Document text>
*** Block opens ***

The application of TAD in standard MD calculations may require the development of dedicated force fields to emulate the missing flexibility by a reparametrization of the non-bonded potential. This is not necessary for its application in NMR structure calculation, because the energy parameters developed for this purpose already assume in most cases a rigid covalent geometry, either by employing high force constants or by using only torsion angles as degrees of freedom. The advantage of TAD is that the geometry of the molecule does not have to be maintained by high force constants, which lead to high vibrational frequencies. Therefore, longer time steps at higher temperatures can be used with TAD, and the refinement protocols are numerically more stable.

C. Folding Random Structures by Simulated Annealing

Various simulated annealing protocols have been suggested to fold random structures with experimental restraints. The choice of starting structure determines the optimal protocol. The most obvious choices are random distributions of dihedral angles (as indicated in Fig. 2). The minimization procedure has to try to avoid entanglement of the chain while properly relaxing large forces in the starting conformation, which could arise from overlapping atoms or distance restraints violated by a large amount. This is achieved by a combination of soft non-bonded interactions, a violation-tolerant form of the distance restraint potential, and high temperature dynamics.

*** Block closes ***

[Stored lines]
*** Block opens ***

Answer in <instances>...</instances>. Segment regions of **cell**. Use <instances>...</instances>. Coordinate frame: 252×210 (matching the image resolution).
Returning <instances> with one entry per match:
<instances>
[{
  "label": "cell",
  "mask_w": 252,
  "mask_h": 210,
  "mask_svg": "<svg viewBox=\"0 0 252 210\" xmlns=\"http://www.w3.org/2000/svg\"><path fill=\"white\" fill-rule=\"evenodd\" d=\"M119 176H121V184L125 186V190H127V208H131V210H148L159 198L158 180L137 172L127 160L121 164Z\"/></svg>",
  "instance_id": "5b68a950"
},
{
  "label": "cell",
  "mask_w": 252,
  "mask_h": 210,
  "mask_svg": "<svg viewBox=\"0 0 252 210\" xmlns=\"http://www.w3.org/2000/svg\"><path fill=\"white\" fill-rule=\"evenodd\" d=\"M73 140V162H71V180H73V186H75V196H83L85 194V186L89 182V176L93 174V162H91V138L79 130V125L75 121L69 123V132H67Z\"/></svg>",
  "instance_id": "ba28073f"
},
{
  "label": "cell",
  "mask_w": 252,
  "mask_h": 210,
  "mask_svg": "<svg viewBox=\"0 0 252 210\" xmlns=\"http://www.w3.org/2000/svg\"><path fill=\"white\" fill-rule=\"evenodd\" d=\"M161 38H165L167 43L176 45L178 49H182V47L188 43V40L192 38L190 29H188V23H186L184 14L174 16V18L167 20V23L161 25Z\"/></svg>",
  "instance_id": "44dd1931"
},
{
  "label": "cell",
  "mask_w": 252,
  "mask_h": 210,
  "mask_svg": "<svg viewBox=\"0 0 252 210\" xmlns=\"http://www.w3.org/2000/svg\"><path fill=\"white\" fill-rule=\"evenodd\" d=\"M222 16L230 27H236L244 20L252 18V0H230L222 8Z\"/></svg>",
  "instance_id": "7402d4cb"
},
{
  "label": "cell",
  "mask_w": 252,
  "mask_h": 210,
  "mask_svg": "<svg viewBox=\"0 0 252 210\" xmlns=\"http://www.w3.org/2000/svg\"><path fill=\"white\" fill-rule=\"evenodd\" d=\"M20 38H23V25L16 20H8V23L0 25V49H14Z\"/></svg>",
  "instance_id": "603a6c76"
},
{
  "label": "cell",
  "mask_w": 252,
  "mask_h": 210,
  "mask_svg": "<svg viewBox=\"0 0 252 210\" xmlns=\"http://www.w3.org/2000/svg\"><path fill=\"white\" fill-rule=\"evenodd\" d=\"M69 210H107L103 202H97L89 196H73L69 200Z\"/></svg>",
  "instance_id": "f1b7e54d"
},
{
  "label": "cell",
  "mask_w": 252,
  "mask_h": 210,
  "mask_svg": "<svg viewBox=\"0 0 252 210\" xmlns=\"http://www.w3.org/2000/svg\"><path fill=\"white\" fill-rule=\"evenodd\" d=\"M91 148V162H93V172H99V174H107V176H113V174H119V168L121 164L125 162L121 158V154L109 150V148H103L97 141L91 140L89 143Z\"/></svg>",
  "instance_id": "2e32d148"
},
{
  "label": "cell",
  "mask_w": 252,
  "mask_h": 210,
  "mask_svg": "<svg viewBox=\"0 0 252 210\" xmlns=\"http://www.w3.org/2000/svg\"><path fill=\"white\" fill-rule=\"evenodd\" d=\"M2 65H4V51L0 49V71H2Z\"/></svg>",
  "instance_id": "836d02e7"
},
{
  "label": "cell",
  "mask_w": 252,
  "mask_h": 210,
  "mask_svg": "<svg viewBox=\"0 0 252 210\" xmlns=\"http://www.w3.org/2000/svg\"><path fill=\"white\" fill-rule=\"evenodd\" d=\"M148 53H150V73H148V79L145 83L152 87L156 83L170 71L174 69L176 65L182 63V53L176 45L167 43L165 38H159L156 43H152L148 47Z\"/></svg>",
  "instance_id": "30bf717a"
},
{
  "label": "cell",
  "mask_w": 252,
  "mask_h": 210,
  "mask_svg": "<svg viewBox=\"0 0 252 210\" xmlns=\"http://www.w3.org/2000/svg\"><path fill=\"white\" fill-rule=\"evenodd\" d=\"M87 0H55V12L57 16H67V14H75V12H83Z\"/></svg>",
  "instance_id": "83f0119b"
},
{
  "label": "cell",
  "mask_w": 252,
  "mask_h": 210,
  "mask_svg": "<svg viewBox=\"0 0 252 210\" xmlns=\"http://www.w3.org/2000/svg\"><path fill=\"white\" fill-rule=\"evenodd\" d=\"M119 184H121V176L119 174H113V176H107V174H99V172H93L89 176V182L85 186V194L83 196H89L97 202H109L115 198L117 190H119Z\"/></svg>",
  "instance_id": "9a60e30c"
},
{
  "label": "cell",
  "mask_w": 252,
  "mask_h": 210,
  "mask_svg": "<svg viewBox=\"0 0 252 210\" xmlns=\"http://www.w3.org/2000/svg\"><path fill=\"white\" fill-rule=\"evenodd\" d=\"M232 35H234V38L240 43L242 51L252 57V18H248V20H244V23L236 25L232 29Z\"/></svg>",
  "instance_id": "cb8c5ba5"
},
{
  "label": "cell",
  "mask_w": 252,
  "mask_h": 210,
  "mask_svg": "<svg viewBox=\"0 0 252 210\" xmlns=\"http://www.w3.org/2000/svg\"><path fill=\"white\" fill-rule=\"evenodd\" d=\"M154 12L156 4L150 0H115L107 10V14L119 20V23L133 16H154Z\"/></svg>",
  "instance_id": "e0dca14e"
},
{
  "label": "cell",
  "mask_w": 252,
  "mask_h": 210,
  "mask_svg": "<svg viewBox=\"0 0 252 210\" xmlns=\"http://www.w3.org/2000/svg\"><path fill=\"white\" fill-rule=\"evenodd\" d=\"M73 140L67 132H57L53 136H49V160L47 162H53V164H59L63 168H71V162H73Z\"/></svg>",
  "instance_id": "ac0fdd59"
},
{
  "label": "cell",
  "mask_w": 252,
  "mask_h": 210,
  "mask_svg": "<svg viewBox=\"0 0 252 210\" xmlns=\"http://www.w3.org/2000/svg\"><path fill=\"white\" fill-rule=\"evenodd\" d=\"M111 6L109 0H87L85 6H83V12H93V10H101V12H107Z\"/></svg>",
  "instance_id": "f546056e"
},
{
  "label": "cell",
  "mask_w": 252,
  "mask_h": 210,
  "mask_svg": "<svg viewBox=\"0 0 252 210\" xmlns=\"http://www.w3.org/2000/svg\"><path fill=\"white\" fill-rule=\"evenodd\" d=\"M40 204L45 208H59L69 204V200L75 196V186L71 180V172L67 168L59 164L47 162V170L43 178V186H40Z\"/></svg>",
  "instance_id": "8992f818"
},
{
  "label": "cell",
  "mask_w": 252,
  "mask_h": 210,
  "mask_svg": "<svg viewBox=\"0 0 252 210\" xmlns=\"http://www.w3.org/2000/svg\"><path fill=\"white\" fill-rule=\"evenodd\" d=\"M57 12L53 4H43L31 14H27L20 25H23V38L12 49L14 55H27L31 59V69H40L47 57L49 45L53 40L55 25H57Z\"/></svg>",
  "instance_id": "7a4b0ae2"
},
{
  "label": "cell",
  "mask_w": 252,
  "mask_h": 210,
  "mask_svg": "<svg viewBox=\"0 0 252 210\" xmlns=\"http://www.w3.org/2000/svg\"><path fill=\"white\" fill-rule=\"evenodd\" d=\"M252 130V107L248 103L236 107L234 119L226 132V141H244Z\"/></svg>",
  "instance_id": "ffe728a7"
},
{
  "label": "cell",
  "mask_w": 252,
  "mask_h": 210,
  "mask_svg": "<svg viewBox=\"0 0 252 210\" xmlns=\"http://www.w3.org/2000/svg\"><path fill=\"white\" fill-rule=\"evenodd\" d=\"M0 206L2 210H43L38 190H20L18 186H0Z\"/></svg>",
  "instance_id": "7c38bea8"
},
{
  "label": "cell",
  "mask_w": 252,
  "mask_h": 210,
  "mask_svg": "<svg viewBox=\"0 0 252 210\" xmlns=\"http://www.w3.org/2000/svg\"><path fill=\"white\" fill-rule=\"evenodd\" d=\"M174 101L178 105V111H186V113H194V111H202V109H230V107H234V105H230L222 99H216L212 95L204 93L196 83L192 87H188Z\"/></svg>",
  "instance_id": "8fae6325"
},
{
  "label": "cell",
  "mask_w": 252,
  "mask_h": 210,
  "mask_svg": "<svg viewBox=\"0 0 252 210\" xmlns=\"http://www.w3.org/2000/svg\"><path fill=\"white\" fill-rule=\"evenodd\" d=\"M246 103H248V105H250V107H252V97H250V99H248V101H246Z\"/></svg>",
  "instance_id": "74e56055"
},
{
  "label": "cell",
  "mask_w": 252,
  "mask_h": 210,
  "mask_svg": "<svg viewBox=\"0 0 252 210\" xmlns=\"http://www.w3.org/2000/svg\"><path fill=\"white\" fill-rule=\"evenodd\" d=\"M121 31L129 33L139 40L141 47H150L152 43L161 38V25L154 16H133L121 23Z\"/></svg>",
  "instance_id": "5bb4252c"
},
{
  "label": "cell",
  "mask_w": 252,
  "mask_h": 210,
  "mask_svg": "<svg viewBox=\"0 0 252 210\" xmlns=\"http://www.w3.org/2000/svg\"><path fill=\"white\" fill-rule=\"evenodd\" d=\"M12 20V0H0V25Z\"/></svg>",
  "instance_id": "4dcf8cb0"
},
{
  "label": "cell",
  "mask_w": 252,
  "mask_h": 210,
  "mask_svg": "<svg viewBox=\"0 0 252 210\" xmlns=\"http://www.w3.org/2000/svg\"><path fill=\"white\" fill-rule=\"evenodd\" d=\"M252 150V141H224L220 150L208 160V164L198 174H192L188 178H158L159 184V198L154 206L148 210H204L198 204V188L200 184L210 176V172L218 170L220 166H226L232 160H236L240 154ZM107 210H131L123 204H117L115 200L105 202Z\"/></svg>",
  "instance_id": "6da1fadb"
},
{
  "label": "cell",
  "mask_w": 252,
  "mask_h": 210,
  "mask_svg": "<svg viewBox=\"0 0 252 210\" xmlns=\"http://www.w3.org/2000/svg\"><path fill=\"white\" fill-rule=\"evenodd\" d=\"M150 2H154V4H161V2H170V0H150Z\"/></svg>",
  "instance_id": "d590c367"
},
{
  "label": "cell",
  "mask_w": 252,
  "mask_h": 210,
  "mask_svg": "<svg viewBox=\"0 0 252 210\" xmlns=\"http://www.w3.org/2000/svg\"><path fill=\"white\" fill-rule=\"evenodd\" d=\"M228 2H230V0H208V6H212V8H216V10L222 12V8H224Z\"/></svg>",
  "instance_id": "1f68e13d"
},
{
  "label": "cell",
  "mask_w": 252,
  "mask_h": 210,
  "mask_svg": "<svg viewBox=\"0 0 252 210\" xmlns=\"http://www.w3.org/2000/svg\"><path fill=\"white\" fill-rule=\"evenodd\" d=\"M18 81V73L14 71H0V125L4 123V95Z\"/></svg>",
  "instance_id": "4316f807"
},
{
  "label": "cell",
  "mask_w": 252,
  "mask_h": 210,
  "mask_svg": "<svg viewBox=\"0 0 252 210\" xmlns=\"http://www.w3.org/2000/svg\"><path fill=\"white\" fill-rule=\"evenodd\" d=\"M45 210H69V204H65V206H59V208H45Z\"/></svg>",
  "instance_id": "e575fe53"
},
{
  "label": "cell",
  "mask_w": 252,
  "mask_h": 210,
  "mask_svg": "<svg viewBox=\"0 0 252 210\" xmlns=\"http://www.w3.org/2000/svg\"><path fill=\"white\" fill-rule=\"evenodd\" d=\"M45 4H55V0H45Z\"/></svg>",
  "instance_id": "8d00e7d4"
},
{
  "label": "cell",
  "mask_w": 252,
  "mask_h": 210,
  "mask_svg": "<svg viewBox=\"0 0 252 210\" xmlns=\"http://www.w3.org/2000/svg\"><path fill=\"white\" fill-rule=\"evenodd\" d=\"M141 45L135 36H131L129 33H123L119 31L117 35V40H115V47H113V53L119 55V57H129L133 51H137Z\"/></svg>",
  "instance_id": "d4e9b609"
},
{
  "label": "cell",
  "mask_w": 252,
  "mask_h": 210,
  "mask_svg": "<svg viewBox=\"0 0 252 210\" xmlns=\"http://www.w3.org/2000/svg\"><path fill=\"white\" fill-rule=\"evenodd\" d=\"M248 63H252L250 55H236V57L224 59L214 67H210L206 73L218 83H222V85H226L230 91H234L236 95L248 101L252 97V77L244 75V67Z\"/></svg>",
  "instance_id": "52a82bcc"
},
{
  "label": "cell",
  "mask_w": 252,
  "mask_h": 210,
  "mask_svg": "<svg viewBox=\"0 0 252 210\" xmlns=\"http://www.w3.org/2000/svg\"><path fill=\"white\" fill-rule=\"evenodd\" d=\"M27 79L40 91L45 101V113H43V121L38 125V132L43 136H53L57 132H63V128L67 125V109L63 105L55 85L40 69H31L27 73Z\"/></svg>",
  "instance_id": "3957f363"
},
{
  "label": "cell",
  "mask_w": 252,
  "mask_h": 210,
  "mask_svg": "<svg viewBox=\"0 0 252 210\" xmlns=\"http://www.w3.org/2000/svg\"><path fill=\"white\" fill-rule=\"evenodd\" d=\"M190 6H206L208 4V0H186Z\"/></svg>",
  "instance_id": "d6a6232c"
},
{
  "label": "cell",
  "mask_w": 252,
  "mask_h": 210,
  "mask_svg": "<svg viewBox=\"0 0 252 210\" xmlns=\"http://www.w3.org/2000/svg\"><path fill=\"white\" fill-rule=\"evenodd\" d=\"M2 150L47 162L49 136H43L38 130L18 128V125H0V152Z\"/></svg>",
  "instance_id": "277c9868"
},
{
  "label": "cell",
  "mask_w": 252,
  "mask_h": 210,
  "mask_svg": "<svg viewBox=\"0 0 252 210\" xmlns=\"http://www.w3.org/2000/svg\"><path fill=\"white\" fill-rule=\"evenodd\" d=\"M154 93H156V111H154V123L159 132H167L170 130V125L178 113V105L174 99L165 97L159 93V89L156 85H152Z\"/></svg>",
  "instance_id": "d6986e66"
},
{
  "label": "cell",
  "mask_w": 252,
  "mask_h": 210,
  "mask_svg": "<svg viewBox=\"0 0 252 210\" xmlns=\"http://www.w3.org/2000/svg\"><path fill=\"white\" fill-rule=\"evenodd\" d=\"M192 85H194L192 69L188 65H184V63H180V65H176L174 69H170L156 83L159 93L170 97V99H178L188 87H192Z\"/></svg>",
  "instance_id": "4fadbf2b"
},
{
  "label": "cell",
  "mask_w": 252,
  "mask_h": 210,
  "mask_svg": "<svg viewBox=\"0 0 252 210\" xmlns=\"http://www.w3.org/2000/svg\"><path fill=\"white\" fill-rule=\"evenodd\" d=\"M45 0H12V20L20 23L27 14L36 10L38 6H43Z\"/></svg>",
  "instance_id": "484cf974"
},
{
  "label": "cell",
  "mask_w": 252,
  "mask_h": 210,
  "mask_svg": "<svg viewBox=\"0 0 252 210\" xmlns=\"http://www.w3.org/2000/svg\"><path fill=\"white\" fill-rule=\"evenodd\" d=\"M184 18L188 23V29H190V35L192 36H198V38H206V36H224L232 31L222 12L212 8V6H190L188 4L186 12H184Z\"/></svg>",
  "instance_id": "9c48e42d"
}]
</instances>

*** Block closes ***

Task list>
1. Please repeat the part of the NMR structure calculation text that opens with the words containing "The application of" and closes with "numerically more stable.".
2. Pick up the NMR structure calculation text after its final sentence and carry it on.

Replies>
1.
The application of TAD in standard MD calculations may require the development of dedicated force fields to emulate the missing flexibility by a reparametrization of the non-bonded potential. This is not necessary for its application in NMR structure calculation, because the energy parameters developed for this purpose already assume in most cases a rigid covalent geometry, either by employing high force constants or by using only torsion angles as degrees of freedom. The advantage of TAD is that the geometry of the molecule does not have to be maintained by high force constants, which lead to high vibrational frequencies. Therefore, longer time steps at higher temperatures can be used with TAD, and the refinement protocols are numerically more stable.

2.
To achieve convergence with an annealing protocol using Cartesian dynamics, multistage generalized annealing protocols were introduced (Fig. 5). The first stage is a high temperature search where the molecule adopts approximately the correct fold. In this stage, the non-bonded interactions are reduced to allow the chain to intersect itself, and the representation of the non-bonded interactions may be further simplified by computing them for only a fraction of the atoms. The protocol is also adaptable to ambiguous restraint lists by a specifically reduced weight wambig on the ADRs [20], which is varied independently of wunambig (see Fig. 5). A detailed description can be found elsewhere [20].

With mostly unambiguous data, this protocol has been successfully used for proteins with up to 160 residues [62]. Although virtually all structures converge to the correct fold for small proteins, we observe that approximately one-third of the structures are misfolded for larger proteins, or for low data density, or many ambiguities (see, e.g., Ref. 63). We have also used this protocol for most structure calculations with the automated NOE assignment method ARIA discussed in the next section.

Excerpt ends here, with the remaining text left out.